Accommodation is not a system
A hotel room, a barracks room and a dormitory bed answer the same narrow question: where does someone sleep tonight? They do not answer the larger question: how quickly is the claim decided, how quickly is protection granted where it is owed, and how quickly is removal completed where the claim fails?
The asylum hotel system grew because the Home Office allowed the casework backlog to become an accommodation industry. Once delay becomes normal, private accommodation becomes permanent by accident. Moving people to military sites may lower visibility and cost in some places. It does not itself shorten the wait.
The programme answer
Domestic processing centres
Former military sites are repurposed under emergency planning powers. Claimants are housed in basic managed accommodation while the claim is assessed. This is not a prison. It is a controlled processing environment with legal advice, medical care, outdoor access and family safeguards.

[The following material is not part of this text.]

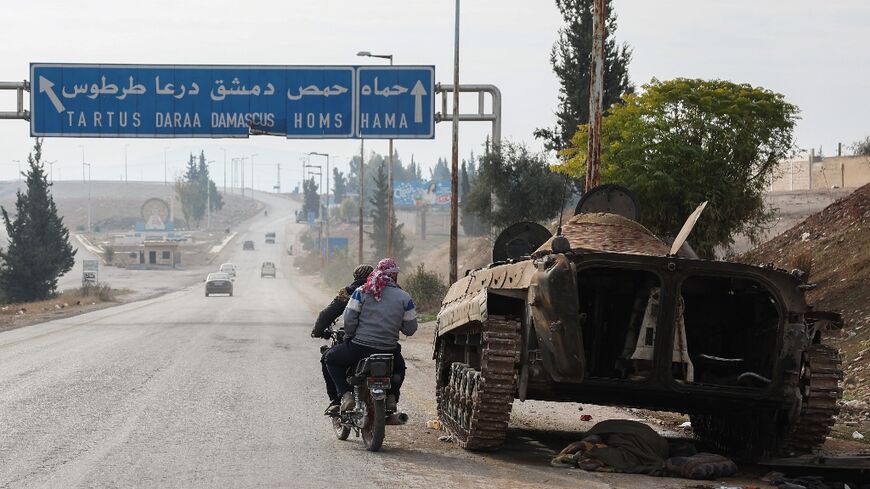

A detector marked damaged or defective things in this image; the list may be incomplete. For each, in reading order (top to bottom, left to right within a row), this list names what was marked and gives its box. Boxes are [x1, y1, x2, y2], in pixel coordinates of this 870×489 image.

destroyed armored vehicle [436, 185, 844, 456]
burnt vehicle body [436, 192, 844, 454]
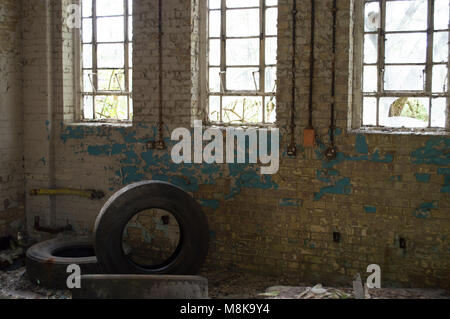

Caseworkers before contracts
The backlog is cleared by hiring caseworkers at scale. The programme spends money on decisions rather than on managed delay. Every month saved reduces accommodation pressure and removes the market in failure.
Tribunals from week eight
Immigration tribunals can run extended hours by ministerial direction. No jury. No prison transport. Remote hearings already normal. The same estate can hear far more cases if the lights stay on into the evening.
Returns infrastructure
A refused claim has to lead to removal. Commonwealth visa leverage, return agreements and Albania processing are not separate from hotel closure. They are what makes hotel closure real.
The political test
If a minister announces the end of hotels but cannot say where people go, how claims are decided, how appeals are heard and how returns happen, the announcement is a press line rather than a plan. Voters can tell the difference.
The programme is harder because it names the machinery. Domestic processing centres. Caseworker recruitment. Extended tribunal hours. Returns leverage. That is the difference between moving people and solving the system.
The programme position
End hotels by ending delay. A system that takes ten weeks does not need a permanent hotel estate. A system that takes years will recreate one, whatever the building is called.